Gov. John Bel Edwards kicked off the regular session Monday with a state-of-the-state address. He touted accomplishments from his first two years in office, such as chipping away at the backlog of infrastructure projects, a low unemployment rate and bipartisan criminal justice reform. 

"Very soon, we will be able to say that we no longer lead the nation in imprisonment, and we have already exceeded our expected savings goal for the first year," he told members of both the House and Senate.

Looking ahead, Edwards outlined his priorities for this session. They include increasing opportunities for small businesses, raising Louisiana’s minimum wage, and implementing changes to how the state handles sexual harassment. He said he plans to do this by, "lifting the veil of secrecy by prohibiting employers from mandating forced arbitration, protecting the identity of individuals reporting instances of sexual harassment or discrimination from public disclosure, and requiring annual sexual harassment training for all public employees and elected officials.”

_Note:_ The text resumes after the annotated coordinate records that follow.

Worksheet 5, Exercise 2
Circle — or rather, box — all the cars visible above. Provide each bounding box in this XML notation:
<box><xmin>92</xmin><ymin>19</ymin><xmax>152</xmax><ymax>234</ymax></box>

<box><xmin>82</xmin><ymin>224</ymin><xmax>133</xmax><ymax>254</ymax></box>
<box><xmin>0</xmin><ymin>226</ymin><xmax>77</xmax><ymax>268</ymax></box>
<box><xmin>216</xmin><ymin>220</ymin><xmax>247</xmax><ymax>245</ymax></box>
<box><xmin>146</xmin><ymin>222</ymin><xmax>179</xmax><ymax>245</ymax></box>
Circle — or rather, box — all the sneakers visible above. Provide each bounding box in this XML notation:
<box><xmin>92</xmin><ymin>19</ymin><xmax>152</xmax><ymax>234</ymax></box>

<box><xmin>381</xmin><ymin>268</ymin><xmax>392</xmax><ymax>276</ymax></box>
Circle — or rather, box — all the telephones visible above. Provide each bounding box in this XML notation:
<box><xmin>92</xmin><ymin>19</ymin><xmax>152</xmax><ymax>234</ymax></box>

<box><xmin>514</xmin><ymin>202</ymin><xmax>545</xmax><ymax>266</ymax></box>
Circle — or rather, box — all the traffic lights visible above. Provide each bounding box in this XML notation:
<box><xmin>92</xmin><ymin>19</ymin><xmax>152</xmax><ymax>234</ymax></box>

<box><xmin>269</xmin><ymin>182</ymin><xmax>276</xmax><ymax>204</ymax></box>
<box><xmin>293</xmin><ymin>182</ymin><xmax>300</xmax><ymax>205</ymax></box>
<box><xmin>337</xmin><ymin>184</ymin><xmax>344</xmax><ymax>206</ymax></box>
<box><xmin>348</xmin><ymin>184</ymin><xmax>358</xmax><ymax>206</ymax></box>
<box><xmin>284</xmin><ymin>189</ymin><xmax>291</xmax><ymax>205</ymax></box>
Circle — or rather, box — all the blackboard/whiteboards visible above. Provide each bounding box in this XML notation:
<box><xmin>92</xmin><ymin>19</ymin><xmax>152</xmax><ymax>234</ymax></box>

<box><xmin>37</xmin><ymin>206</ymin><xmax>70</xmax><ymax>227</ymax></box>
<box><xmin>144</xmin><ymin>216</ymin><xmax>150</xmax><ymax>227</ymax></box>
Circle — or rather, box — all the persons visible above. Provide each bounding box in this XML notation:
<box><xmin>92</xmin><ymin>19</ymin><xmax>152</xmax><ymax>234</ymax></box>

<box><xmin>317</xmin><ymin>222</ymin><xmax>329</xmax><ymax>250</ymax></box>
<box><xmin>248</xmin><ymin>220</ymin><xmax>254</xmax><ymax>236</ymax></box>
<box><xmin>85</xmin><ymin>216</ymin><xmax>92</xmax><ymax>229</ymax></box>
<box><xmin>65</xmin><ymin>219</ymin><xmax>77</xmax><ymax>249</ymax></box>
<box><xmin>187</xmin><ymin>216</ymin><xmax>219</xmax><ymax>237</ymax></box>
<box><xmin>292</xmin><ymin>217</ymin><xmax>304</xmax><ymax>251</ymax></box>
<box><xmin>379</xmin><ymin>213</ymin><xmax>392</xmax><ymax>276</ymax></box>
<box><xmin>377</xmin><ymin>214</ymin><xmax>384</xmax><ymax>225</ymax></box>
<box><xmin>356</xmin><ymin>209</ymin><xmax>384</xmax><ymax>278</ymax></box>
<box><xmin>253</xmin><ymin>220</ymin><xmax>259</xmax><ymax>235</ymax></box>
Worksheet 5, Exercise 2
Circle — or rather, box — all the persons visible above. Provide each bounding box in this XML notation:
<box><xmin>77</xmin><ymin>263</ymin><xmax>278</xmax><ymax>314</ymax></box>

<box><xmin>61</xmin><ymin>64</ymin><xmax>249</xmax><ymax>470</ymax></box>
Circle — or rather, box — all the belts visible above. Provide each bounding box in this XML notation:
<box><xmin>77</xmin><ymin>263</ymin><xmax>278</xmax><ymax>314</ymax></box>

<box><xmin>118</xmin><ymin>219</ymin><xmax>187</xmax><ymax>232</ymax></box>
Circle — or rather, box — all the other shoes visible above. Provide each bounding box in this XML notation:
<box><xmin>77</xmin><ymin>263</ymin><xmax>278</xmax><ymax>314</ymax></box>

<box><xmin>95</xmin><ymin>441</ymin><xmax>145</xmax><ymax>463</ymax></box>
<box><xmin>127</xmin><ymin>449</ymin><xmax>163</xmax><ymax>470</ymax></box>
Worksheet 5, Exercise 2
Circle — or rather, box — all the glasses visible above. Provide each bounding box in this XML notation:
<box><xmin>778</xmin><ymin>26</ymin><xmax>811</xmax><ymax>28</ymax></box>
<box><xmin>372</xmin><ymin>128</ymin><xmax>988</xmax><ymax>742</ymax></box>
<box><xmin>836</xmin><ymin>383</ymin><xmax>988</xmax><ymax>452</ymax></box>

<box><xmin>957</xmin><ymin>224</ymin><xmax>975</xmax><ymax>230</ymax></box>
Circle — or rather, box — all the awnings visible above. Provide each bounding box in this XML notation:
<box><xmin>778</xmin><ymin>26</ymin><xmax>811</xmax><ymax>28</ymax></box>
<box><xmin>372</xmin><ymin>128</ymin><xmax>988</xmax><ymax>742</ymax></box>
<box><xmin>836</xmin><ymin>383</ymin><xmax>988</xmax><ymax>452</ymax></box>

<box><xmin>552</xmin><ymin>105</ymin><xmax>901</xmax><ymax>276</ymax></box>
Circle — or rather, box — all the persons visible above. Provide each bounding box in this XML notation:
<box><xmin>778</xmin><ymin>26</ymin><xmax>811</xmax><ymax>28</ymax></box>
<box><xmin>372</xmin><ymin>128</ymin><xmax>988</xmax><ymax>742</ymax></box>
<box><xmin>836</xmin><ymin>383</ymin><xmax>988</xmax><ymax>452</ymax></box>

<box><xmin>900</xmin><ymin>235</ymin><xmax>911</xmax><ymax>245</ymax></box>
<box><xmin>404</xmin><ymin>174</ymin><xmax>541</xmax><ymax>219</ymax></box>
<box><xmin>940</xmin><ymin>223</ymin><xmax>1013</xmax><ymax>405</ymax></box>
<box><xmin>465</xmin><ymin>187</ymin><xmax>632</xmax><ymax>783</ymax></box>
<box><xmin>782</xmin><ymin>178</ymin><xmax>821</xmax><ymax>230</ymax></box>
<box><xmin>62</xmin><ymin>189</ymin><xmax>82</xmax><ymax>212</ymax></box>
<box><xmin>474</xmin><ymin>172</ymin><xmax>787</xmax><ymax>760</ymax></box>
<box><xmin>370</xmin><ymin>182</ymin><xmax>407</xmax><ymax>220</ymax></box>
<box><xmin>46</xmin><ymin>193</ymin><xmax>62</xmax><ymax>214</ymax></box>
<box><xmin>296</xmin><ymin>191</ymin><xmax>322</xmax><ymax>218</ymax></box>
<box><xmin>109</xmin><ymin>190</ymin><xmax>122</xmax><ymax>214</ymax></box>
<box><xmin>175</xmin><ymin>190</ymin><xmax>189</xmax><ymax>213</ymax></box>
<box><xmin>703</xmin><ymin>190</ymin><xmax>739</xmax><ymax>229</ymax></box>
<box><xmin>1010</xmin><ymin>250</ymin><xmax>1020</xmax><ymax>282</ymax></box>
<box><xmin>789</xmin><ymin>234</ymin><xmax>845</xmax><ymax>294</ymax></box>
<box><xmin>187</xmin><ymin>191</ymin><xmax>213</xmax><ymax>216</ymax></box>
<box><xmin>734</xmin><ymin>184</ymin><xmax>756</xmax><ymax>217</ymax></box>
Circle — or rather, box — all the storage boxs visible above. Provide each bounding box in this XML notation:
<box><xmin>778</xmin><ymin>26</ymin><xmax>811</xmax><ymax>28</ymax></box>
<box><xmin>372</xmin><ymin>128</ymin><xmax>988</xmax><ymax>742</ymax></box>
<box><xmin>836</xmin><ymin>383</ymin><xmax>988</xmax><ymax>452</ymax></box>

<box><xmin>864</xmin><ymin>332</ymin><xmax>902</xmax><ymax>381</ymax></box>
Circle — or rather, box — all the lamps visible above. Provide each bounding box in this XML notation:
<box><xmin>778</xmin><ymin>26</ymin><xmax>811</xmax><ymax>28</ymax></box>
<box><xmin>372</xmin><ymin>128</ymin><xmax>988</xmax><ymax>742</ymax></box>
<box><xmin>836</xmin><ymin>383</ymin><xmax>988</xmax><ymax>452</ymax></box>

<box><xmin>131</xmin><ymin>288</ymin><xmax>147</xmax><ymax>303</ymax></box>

But much of the focus over the next three months will be on creating a budget for next fiscal year. In the special session, legislators were unable to reach a compromise on how to replace nearly $1 billion in revenue that's set to expire on June 30. So lawmakers will be forced to try and make nearly $700 million in cuts.

"To those that say we can cut our way out of this," urged Edwards, "it's your time to step up to the plate and make the specific cuts that you insist can and should be made. I think what many of you will find is that it is much harder than it seems because when you cut funding, you cut services that many people in this state rely upon."

Before this session even started, Edwards was already eyeing bringing it to an early end — making room for a second special session ending in June. That would give legislators one last crack at replacing some of the revenue that's expiring.